Use the Law of Sines.

sin A/a = sin B/b
(sin 36)/24 = sin B/47
sin B = (47 sin 36)/24
sin B = 1.151079452
At this point you have a problem--it is impossible for the sine of an angle to have a value greater than 1.

So either you copied the problem wrong, or you are being asked to recognize that a triangle cannot be formed with these dimensions.

Answer 2

First draw a triangle ABC where AB is at the bottom and C is at the top.
Assign AB = c, BC = a, CA = b.

First, draw altitude CD(D is now on AB). You can calculate the following:
sin = opp./hyp.
sin A = CD/CA or sin A = CD/b
sin B = CD/CB or sin B= CD/a

Solving for CD in both equations:
CD = b sin A
CD = a sin B

Using transitive property:
b sin A = a sin B

Divide by sin A sin B:
a/sin A = b/sin B

In fact, you can use other altitudes and you'll acquire the Sine Law:
a/sin A = b/sin B = c/sin C

But for your problem we will only use the first 2 members of the Law.
a/sin A = b/sin B

Now,
a = 24
b = 47
A = 36
B = ?

But before you calculate, you must first check your data.
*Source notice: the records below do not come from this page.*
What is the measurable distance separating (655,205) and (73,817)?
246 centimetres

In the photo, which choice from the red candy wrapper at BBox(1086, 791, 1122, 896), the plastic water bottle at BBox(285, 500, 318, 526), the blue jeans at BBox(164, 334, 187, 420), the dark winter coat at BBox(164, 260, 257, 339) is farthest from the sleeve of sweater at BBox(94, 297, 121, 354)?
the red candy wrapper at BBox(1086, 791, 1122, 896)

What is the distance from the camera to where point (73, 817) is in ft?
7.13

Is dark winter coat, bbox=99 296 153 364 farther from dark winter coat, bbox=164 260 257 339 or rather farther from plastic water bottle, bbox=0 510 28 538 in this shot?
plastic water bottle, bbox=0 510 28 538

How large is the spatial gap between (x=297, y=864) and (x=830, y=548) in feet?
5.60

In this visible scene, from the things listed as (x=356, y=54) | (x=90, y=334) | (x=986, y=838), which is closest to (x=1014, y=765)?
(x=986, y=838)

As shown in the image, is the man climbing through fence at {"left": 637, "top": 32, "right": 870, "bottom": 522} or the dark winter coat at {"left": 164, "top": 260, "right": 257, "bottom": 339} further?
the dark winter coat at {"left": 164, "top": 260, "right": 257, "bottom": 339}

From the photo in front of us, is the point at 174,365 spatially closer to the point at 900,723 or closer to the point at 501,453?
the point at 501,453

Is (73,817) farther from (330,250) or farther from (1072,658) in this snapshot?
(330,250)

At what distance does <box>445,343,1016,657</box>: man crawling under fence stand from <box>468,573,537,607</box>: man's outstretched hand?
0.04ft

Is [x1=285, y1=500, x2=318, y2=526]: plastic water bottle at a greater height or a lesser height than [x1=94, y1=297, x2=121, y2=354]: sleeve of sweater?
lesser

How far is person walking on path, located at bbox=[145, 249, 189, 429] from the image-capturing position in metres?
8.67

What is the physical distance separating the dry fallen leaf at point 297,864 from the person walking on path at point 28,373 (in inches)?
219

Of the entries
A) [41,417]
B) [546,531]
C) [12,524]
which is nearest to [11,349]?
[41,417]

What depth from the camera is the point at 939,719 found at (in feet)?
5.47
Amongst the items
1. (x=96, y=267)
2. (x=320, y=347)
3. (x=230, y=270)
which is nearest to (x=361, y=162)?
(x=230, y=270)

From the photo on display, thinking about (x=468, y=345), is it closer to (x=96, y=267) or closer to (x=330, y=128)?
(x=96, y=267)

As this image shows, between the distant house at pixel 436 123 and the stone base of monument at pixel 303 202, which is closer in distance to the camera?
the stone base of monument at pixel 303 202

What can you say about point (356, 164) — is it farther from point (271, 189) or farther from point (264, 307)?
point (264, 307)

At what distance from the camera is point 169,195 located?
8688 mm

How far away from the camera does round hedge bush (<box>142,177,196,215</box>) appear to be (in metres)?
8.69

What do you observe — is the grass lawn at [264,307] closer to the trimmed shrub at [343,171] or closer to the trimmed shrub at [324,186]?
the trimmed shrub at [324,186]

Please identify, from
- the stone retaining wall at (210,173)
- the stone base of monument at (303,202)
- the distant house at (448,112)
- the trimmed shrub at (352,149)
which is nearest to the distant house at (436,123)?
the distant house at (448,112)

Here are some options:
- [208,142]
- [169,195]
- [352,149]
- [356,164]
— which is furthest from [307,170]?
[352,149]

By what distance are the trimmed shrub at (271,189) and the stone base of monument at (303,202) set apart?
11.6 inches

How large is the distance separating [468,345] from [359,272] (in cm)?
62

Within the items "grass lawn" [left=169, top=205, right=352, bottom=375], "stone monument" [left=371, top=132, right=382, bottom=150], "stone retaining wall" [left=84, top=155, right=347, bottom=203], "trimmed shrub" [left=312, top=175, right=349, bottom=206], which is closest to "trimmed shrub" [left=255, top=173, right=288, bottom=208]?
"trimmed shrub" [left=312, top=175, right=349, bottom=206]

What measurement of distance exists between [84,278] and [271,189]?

You are given 2 sides and an angle opposite one of the sides. This case is sometimes ambiguous, because in Geometry, we only have SSS, SAS, ASA postulates and AAS theorem- we do not have SSA theorem/postulate. Follow these rules:

1)
If A > 90 or A = 90, and
a) a > b, then 1 triangle is created,
b) a = b or a < b, then no triangle is created

2)
If A < 90, and
a) a > b, then 1 triangle is created
b) a = b, then 1 triangle is created
c) a < b, then
--- c) 1) 2 triangles is created if a > b sin A
--- c) 2) 1 triangle is created if a = b sin A
--- c) 3) no triangle is created if a < b sin A

Your example applies rule c) 3) so no triangle is formed and angle B does not exist. If you compute it, it will yield an irreal number
B = arcsin(47 sin 36/24)

^_^

Answer 3

Without a picture showing where the angles A and B are you have to explain where they are located relative to the two sides a and b. Is angle A in between the two sides a and b? And which of the remaining two angles is the one labeled B?

I use the law of cosines to solve most triangle problems. It's like the Pythagorean Theorem with a correction term stuck in. I remember it as "one side squared equals the sum of the squares of the other two sides minus two times the product of those same two sides times the cosine of the angle between them."

[By the way, I find it hard to believe that this problem is unsolvable as a couple of the other responders claim.]

Answer 4

Law of Sines:
(sin A) / a = (sin B) / b
(sin 36) / 24 = (sin B) / 47
Multiplying both sides by 47,
(sin B) = 47(sin 36) / 24
Then use the inverse sine to find B.
Unfortuantely, this value is greater than one, so there is no inverse sine.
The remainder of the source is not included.